Valentin Gheorghiu (; born 21 March 1928) is a Romanian classical pianist and composer.

Biography

Gheorghiu was born in Galaţi, Romania in 1928. He was first a pupil of Constanța Erbiceanu at the Bucharest Academy of Music and then of Lazare Lévy at the Conservatoire National de Musique in Paris, France. He is one of the leading Romanian pianists of the twentieth century.

He was member of the Romanian Trio, together with Ştefan Gheorghiu and Radu Aldulescu. At the first edition of the George Enescu International Competition in 1958, he won the first prize for the best performance of the third sonata by Enescu, together with his brother the violinist Ştefan Gheorghiu.
Valentin Gheorghiu was a member of the Paloma O'Shea Santander International Piano Competition.

Critics: Modest much too modest, Valentin Gheorghiu is a man of perfect moral conduct: ”he remains in his place”, he does not enjoy being in the light spot, as he is too shy to assert himself. Knowing his value, let us proclaim him as a first class and authentic musician: for over a half a century, the complex musician, pianist and composer, Valentin Gheorghiu, has honestly and impressively represented the Romanian spirit.

Rows from a data collection

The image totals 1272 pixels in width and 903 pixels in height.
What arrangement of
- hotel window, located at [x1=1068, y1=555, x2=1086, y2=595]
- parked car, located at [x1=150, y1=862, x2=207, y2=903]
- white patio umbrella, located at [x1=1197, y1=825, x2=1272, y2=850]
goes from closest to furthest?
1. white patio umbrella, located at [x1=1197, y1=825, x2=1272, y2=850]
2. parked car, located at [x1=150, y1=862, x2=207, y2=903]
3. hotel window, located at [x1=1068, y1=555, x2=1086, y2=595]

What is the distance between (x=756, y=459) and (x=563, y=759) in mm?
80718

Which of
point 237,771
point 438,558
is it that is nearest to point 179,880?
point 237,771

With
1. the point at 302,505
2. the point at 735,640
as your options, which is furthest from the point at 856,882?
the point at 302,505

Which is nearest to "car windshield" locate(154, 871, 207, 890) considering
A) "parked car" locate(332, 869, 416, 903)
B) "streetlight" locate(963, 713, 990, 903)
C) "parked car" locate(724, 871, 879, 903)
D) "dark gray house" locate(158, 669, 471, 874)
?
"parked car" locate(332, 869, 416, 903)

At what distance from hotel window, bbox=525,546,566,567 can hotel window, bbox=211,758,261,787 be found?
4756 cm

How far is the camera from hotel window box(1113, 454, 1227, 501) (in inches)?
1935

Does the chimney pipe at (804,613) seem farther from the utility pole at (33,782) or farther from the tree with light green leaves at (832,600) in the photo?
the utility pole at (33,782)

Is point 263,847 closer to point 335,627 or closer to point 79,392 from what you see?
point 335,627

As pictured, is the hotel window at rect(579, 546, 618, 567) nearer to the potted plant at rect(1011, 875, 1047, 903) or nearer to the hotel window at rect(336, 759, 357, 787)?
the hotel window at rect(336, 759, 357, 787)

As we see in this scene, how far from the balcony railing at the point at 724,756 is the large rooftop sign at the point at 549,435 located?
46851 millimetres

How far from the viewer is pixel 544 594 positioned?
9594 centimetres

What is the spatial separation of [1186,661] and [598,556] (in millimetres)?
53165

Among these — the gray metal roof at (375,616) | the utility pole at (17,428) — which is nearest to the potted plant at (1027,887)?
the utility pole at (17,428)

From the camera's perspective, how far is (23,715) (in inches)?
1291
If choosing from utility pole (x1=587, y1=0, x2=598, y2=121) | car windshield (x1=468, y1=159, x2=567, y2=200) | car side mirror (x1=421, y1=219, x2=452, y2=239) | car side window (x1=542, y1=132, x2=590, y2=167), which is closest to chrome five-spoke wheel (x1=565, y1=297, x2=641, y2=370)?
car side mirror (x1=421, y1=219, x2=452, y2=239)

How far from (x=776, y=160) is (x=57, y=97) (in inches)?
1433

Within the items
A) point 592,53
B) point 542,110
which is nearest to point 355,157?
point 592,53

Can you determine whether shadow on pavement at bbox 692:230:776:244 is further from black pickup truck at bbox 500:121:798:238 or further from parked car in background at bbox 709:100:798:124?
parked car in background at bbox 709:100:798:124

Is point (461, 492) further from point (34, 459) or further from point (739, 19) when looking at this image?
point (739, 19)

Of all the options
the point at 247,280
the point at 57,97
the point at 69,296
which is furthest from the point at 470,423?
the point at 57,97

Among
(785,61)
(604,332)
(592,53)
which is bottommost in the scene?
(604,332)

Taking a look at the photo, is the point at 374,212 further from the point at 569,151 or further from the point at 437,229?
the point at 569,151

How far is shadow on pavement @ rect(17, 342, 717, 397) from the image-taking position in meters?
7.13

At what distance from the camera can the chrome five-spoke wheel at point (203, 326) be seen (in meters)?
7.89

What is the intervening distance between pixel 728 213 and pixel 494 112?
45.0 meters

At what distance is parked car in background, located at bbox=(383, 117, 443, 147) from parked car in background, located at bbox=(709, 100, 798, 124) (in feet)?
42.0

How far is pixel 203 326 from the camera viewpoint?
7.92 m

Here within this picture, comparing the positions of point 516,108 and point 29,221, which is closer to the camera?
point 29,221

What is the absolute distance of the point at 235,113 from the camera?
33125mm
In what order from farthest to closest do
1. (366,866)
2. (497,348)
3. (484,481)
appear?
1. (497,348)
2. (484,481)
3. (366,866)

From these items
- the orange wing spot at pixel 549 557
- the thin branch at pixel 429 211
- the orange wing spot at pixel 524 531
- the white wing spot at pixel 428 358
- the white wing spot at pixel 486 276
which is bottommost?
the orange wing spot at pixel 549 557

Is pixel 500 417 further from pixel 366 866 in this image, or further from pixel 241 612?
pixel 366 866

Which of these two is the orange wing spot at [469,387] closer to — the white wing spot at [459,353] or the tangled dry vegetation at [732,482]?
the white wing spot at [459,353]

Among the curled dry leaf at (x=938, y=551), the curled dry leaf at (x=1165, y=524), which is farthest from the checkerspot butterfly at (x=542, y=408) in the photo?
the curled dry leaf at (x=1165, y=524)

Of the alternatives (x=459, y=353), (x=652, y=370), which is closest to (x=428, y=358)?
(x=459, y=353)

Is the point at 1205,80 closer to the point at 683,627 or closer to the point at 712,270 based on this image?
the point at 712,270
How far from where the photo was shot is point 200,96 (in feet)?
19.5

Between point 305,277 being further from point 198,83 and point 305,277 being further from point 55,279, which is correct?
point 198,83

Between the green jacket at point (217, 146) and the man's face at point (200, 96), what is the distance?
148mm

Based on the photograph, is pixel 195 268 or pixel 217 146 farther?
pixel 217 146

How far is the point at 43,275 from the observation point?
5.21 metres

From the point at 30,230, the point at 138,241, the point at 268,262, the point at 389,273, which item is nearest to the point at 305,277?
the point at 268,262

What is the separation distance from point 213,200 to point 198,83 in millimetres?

REQUIRED TASKS
1/ In the biography of Valentin Gheorghiu, who was his teacher at the Conservatoire National de Musique in Paris?
2/ Tally the lines in the rows that contain the string "distance", and give only that number.

ANSWERS TO THE EXERCISE
1/ Lazare Lévy

2/ 8